Si loin de la perfection que puisse être le régime
fédératif, le grand mérite de la confédération
canadienne c'est encore qu'elle fonctionne et qu'elle fonctionne
de façon satisfaisante. Certes il y a des enchevêtrements
que la science politique devra démêler, des retards
qui provoquent l'impatience ; mais, d'une manière
générale, le bon sens du peuple finit à
la longue, par produire son effet, grâce à la
solidité de nos institutions parlementaires.
Notre parlement
Le Parlement du Canada comprend une chambre haute, appelée
Sénat et une chambre basse, appelée Chambre
des commune.s. La charge de sénateur n'est ni élective,
ni héréditaire ; ceux qui l'exercent sont
nommés à vie par la gouvernement au pouvoir,
selon un mode de représentation territoriale.

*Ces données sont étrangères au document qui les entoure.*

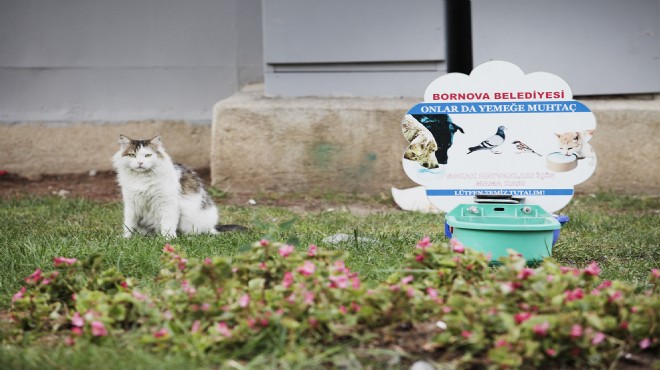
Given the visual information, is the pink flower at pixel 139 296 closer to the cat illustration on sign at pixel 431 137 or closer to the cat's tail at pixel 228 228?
the cat illustration on sign at pixel 431 137

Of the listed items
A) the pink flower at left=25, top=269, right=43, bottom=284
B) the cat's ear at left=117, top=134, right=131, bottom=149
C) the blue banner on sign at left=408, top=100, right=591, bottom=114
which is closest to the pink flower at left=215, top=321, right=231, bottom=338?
the pink flower at left=25, top=269, right=43, bottom=284

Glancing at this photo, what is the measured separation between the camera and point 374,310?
101 inches

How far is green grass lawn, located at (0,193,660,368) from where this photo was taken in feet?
9.63

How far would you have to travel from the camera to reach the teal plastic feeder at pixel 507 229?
3508 millimetres

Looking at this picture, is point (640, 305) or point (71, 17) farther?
point (71, 17)

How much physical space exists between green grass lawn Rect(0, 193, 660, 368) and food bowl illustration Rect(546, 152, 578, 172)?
53 cm

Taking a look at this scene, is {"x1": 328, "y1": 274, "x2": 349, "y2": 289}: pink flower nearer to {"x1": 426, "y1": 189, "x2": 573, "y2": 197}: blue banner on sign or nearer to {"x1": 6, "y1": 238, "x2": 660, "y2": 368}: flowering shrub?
{"x1": 6, "y1": 238, "x2": 660, "y2": 368}: flowering shrub

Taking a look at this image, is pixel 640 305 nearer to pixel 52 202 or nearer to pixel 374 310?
pixel 374 310

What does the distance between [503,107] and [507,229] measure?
62 cm

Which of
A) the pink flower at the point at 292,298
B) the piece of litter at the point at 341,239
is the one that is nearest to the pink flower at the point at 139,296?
the pink flower at the point at 292,298

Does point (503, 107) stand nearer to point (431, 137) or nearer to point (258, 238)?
point (431, 137)

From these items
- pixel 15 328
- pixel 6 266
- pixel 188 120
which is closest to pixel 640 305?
pixel 15 328

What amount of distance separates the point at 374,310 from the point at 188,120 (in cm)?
560

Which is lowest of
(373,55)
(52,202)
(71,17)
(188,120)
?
(52,202)
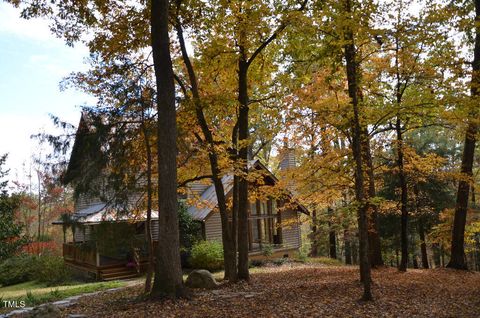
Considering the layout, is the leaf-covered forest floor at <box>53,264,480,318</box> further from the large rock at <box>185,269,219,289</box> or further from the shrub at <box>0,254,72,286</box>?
the shrub at <box>0,254,72,286</box>

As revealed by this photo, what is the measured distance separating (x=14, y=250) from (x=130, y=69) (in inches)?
494

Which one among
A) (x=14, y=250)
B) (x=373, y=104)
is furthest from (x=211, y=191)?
(x=373, y=104)

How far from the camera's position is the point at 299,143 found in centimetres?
1548

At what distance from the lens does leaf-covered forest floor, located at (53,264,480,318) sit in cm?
683

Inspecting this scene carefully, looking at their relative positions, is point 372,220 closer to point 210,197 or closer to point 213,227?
point 213,227

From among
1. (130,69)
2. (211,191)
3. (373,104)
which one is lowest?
(211,191)

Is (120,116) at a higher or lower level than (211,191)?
higher

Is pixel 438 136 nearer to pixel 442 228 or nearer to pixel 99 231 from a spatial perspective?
pixel 442 228

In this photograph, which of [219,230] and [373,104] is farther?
[219,230]

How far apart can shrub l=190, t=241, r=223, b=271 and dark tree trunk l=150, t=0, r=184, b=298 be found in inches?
350

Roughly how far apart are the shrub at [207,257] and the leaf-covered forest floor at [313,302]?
6.30m

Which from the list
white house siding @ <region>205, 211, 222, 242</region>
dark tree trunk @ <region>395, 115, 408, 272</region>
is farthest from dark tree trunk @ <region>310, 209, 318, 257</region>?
dark tree trunk @ <region>395, 115, 408, 272</region>

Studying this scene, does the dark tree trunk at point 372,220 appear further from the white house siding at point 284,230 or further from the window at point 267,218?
the window at point 267,218

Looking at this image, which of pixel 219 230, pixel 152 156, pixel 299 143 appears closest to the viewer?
pixel 152 156
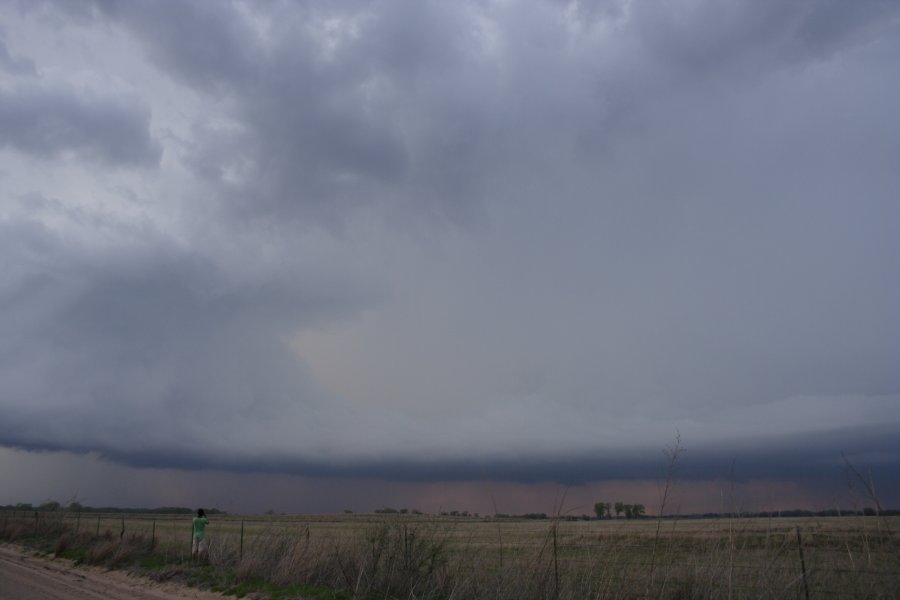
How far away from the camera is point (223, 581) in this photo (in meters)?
16.5

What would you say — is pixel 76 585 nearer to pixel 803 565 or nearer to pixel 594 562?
pixel 594 562

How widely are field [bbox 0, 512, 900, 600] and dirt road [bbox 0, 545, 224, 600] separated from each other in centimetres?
156

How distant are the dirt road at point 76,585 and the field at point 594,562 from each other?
1.56 metres

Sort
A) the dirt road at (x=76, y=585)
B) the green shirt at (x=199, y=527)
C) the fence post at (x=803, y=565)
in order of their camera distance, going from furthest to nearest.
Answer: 1. the green shirt at (x=199, y=527)
2. the dirt road at (x=76, y=585)
3. the fence post at (x=803, y=565)

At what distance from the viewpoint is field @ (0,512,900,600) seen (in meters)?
7.92

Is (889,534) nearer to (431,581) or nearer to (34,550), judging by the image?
(431,581)

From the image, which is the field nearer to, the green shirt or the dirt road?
the dirt road

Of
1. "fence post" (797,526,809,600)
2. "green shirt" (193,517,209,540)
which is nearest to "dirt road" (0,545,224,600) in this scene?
"green shirt" (193,517,209,540)

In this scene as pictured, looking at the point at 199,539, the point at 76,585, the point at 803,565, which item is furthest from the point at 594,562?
the point at 76,585

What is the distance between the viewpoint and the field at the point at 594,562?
7.92 metres

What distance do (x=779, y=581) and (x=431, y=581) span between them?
6.13 meters

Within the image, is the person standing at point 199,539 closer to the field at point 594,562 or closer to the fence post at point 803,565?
the field at point 594,562

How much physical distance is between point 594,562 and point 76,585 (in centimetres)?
1561

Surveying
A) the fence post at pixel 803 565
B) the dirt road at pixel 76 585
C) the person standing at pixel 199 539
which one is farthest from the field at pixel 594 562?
the person standing at pixel 199 539
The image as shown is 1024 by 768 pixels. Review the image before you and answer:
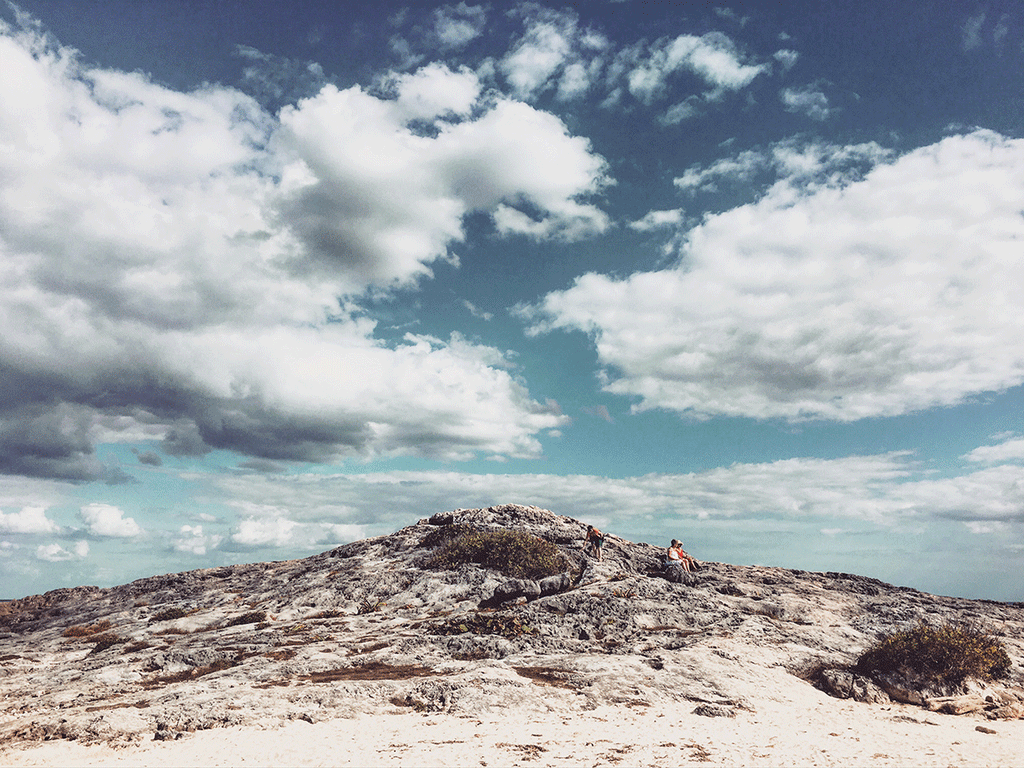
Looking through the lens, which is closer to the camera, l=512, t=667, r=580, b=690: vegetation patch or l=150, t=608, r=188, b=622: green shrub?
l=512, t=667, r=580, b=690: vegetation patch

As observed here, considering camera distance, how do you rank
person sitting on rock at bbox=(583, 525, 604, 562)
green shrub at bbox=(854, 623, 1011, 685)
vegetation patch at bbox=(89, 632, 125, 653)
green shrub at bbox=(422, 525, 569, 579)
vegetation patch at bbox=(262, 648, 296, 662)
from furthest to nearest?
person sitting on rock at bbox=(583, 525, 604, 562) → green shrub at bbox=(422, 525, 569, 579) → vegetation patch at bbox=(89, 632, 125, 653) → vegetation patch at bbox=(262, 648, 296, 662) → green shrub at bbox=(854, 623, 1011, 685)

Le Sénat
compte actuellement 102 membres, chez lesquels se trouvent
représentées les principales caractéristiques
professionnelles, raciales et économiques de la population.
Depuis 1929, les femmes y sont admissibles, et la première
sénatrice canadienne a franchi le seuil du Sénat
en 1930.
Le Sénat a comme la Chambre des communes le pouvoir
de présenter des mesures législatives, sauf
en ce qui concerne les projets de loi comportant l'imposition
de taxes ou impôts, ou l'utilisation des revenus publics ;
mais, en pratique, la plupart des projets de loi émanent
de la Chambre des communes et sont ensuite soumis à
un nouvel examen au Sénat. Selon le mot de sir John
Macdonald, c'est le lieu où l'on réfléchit
à tête reposée aux futures lois.
Le gouvernement représentatif dont jouit le Canada
repose sur l'élection de représentants chargés
de conduire les affaires du peuple, et c'est dans les Communes
que réside le pouvoir politique. C'est là que
se font et se défont les Cabinets, qui exercent le
pouvoir exécutif, car aucun conseil des ministres ne
peut demeurer en fonctions s'il n'a plus la confiance et l'appui
de la Chambre des communes.
Les élections ont lieu à des intervalles n'excédant
pas cinq ans, mais il n'y a pas de date de scrutin fixe. La
Couronne peut à tout moment dissoudre le Parlement
s'il paraît opportun d'en appeler au peuple, ce qui
se produit ordinairement chaque fois que le Cabinet ne réussit
pas à conserver la confiance des représentants
du peuple. En pareilles circonstances cependant, il est toujours
loisible au gouvernement de démissionner, et dans ce
cas le gouverneur général peut demander à
un autre chef de former un gouvernement.
Le jour de l'ouverture du Parlement, le gouverneur général
ou son délégué prend place sur le trône
du Sénat, où ont été convoqués
les députés, et donne lecture du « Discours
du Trône », qui énonce les principales lois
que le Gouvernement a l'intention de présenter au cours
de la session.
Au terme de cette cérémonie, les députés
retournent à la Chambre des communes, où un
projet de loi fictif subit une première lecture pour
indiquer que les Communes peuvent procéder à
des travaux qui leur sont propres avant d'agir en vertu des
instructions royales, après quoi l'Orateur donne communication
officielle du discours du gouverneur général.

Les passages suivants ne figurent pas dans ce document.